List every specific craft or trade that the passage below on early American urban working classes names among the artisans who formed the first trade associations.

____ Text block

The Late Colonial and Antebellum Eras.
Distinct urban working classes first emerged in the cities of mid‐eighteenth century America. With craft work the predominant way of producing goods, artisans occupied an important, if subordinate, place in the cultural life of the late Colonial Era. The closely linked values of craft work and “manliness” influenced both revolutionary and class politics, as artisans, inspired by Thomas
Paine, adopted the banner of
republicanism. The artisanal culture spawned by the
Revolutionary War and its aftermath found expression in the politics of the early republic.
As the economic and cultural gap separating the social classes widened in the
Antebellum Era, the urban working class was characterized by fear of dependence, loss of political status, and racial and ethnic fissures. While immigrants fleeing Ireland's potato famine flooded into seaboard cities, white migrants arrived from rural America and the poverty‐stricken free black population also increased. Employed largely as day laborers in construction and transportation, these new workers drew upon agrarian traditions to create their own rough culture. U.S.‐born and immigrant white craftsmen, meanwhile, differed from both the emerging middle classes and the laboring poor. Reacting against the threat of their own transformation into wage laborers, craftsmen adopted artisanal republicanism and its labor theory of value to proclaim productive labor of the kind they themselves performed as the moral grounding of republican democracy, even as they distanced themselves from the unskilled masses and the dependent poor by celebrating their autonomy and respectability. Among printers, builders, shoemakers, tailors, and other artisans and mechanics, a sense of solidarity and pride in shared skills generated the first working‐class trade associations and, later, the first labor unions.

________
____ Supplied material

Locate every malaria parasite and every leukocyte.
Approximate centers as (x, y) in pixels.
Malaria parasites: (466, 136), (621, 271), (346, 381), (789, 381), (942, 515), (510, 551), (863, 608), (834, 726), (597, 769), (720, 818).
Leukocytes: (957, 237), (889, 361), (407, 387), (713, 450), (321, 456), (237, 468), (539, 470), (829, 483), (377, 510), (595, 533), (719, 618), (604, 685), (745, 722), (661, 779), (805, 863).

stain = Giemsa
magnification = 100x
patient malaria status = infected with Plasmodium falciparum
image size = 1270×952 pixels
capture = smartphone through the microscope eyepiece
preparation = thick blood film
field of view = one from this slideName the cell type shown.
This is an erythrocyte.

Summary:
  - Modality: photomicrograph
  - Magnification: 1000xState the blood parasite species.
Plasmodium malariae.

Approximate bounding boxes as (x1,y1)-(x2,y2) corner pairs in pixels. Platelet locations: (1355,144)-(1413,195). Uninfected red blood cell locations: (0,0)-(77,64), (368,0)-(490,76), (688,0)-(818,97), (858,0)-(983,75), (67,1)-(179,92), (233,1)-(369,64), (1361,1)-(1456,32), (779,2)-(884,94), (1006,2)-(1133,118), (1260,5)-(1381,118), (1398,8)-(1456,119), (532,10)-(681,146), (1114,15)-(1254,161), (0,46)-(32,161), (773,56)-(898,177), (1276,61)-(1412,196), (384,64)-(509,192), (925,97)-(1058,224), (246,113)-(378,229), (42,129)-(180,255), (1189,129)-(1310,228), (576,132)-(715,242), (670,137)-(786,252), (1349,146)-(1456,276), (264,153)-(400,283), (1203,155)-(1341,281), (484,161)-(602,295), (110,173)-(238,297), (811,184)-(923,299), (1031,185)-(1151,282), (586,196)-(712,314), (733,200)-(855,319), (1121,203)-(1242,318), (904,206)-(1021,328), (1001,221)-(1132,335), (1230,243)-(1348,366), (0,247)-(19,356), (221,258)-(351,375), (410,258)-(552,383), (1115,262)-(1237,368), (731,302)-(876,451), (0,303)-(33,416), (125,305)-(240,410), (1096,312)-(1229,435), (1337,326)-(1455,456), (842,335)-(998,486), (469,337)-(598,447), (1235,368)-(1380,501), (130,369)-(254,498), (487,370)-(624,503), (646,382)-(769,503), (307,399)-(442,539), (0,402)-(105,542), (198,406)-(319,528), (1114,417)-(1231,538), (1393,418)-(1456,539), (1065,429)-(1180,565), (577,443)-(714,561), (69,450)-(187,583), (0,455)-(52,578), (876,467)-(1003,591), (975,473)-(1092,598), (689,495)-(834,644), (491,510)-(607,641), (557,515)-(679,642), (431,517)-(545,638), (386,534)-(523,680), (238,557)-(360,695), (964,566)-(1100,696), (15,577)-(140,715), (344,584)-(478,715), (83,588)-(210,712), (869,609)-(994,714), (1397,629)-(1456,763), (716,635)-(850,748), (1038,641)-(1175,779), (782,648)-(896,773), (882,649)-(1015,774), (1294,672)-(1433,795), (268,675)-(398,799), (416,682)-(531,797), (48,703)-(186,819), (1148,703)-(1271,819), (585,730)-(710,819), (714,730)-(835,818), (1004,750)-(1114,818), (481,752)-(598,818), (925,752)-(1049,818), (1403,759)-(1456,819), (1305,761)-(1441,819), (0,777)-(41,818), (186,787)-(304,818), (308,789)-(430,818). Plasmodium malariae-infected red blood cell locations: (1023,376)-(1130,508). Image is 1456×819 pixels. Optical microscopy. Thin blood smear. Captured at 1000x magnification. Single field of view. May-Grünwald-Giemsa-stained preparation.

________

- Exercise solution: printers, builders, shoemakers, tailors